>> START MATERIAL SHOWN

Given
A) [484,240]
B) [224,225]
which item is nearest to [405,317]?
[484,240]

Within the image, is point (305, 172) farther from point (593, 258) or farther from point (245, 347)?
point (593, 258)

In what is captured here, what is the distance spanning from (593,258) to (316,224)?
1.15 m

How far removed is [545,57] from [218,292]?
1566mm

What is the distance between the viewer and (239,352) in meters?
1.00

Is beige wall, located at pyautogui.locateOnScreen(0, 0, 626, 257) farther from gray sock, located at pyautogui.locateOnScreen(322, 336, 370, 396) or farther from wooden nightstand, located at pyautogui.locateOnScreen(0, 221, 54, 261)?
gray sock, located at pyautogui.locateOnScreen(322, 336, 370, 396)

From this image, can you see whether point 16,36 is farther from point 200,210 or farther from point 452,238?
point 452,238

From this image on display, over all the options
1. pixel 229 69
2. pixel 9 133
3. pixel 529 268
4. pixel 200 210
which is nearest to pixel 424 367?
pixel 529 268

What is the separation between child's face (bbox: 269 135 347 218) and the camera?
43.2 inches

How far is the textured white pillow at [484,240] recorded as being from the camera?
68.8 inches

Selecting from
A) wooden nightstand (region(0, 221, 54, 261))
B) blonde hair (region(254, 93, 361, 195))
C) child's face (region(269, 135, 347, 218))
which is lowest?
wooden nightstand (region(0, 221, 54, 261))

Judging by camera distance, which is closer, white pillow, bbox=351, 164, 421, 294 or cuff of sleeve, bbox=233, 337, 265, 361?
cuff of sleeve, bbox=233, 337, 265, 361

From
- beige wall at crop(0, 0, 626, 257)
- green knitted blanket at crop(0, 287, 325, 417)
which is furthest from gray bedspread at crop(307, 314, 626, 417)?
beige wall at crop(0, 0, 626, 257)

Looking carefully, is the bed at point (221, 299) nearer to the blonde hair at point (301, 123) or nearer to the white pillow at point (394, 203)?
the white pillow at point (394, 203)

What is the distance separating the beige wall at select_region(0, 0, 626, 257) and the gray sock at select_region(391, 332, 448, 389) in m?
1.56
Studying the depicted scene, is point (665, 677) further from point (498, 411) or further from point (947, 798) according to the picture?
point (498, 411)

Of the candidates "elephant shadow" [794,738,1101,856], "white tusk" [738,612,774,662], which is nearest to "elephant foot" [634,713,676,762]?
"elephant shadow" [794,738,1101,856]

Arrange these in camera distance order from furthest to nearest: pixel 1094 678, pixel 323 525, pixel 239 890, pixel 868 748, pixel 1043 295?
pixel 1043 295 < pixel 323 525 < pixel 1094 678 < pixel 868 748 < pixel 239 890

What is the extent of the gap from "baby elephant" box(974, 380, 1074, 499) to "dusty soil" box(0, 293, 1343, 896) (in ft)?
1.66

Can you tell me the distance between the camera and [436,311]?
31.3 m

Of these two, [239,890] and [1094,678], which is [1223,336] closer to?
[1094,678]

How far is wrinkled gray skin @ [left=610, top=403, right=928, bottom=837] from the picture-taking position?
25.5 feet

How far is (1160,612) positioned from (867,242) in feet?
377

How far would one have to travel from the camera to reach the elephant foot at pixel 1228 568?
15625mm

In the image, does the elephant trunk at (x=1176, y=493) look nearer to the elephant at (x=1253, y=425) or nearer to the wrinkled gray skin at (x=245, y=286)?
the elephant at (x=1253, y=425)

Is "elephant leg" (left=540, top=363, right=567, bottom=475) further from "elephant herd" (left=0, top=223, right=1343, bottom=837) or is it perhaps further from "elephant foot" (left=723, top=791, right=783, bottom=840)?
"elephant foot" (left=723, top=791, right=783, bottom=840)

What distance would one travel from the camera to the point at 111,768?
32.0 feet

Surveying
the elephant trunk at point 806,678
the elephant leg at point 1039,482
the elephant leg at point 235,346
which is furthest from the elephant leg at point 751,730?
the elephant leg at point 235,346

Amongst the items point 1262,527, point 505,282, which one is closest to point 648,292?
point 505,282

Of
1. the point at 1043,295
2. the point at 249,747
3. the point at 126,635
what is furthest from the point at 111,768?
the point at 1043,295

>> END MATERIAL SHOWN

[WORK TO DO]
Reproduce each entry from the records above, character for character.

[RESULT OF THIS EXERCISE]
Given
A) [484,240]
B) [224,225]
which item is nearest to [405,317]?
[484,240]

Within the image, is point (305, 172) farther from point (593, 258) or farther from point (245, 347)?
point (593, 258)

In what is captured here, what is the distance spanning from (593,258) to (316,224)?
1.15 m

How far removed is [545,57] from [218,292]?
1566mm

What is the distance between the viewer and (239,352) in meters?
1.00

Is beige wall, located at pyautogui.locateOnScreen(0, 0, 626, 257) farther from gray sock, located at pyautogui.locateOnScreen(322, 336, 370, 396) or farther from wooden nightstand, located at pyautogui.locateOnScreen(0, 221, 54, 261)?
gray sock, located at pyautogui.locateOnScreen(322, 336, 370, 396)

From this image, can you see whether point 16,36 is farther from point 200,210 or farther from point 452,238?
point 452,238

From this image on display, over all the options
1. pixel 229 69
2. pixel 9 133
3. pixel 529 268
4. pixel 200 210
which is nearest to pixel 424 367?
pixel 529 268

What is the separation between child's face (bbox: 269 135 347 218) and the camera?
43.2 inches

How far is the textured white pillow at [484,240] recorded as being from the camera?
68.8 inches

Selecting from
A) wooden nightstand (region(0, 221, 54, 261))
B) blonde hair (region(254, 93, 361, 195))
C) child's face (region(269, 135, 347, 218))
which is lowest?
wooden nightstand (region(0, 221, 54, 261))

Judging by camera distance, which is closer, white pillow, bbox=351, 164, 421, 294 or cuff of sleeve, bbox=233, 337, 265, 361?
cuff of sleeve, bbox=233, 337, 265, 361

From
- beige wall at crop(0, 0, 626, 257)
- green knitted blanket at crop(0, 287, 325, 417)
which is furthest from gray bedspread at crop(307, 314, 626, 417)?
beige wall at crop(0, 0, 626, 257)

Looking carefully, is the bed at point (221, 299) nearer to the blonde hair at point (301, 123) or nearer to the white pillow at point (394, 203)?
the white pillow at point (394, 203)

What is the distance separating the beige wall at select_region(0, 0, 626, 257) and the gray sock at select_region(391, 332, 448, 389) in m?
1.56
Studying the depicted scene, is point (665, 677) further from point (498, 411) or further from point (947, 798) according to the picture?
point (498, 411)

Of the candidates "elephant shadow" [794,738,1101,856], "white tusk" [738,612,774,662], which is nearest to "elephant foot" [634,713,676,762]?
"elephant shadow" [794,738,1101,856]

Arrange these in camera distance order from furthest to nearest: pixel 1094 678, pixel 323 525, pixel 239 890, pixel 868 748, pixel 1043 295?
pixel 1043 295 < pixel 323 525 < pixel 1094 678 < pixel 868 748 < pixel 239 890

What is the extent of the gap from "baby elephant" box(974, 380, 1074, 499) to "dusty soil" box(0, 293, 1343, 896) (in ft)?
1.66

Can you tell me the distance between the camera and [436,311]?
31.3 m

Of these two, [239,890] and [1094,678], which is [1223,336] closer to?
[1094,678]

How far is wrinkled gray skin @ [left=610, top=403, right=928, bottom=837] from the picture-taking position?
25.5 feet

How far is (1160,612) positioned from (867,242) in feet?
377

How far would one have to travel from the camera to reach the elephant foot at pixel 1228 568?
15625mm

In the image, does the elephant trunk at (x=1176, y=493) look nearer to the elephant at (x=1253, y=425) or nearer to the wrinkled gray skin at (x=245, y=286)?
the elephant at (x=1253, y=425)

Is "elephant leg" (left=540, top=363, right=567, bottom=475) further from "elephant herd" (left=0, top=223, right=1343, bottom=837) or is it perhaps further from "elephant foot" (left=723, top=791, right=783, bottom=840)?
"elephant foot" (left=723, top=791, right=783, bottom=840)

What distance would one travel from the camera to the point at 111,768?
32.0 feet

Surveying
the elephant trunk at point 806,678
the elephant leg at point 1039,482
the elephant leg at point 235,346
which is furthest from the elephant leg at point 751,730?
the elephant leg at point 235,346

Amongst the items point 1262,527, point 505,282, which one is closest to point 648,292?
point 505,282

Of
1. the point at 1043,295
2. the point at 249,747
3. the point at 126,635
what is furthest from the point at 111,768?
the point at 1043,295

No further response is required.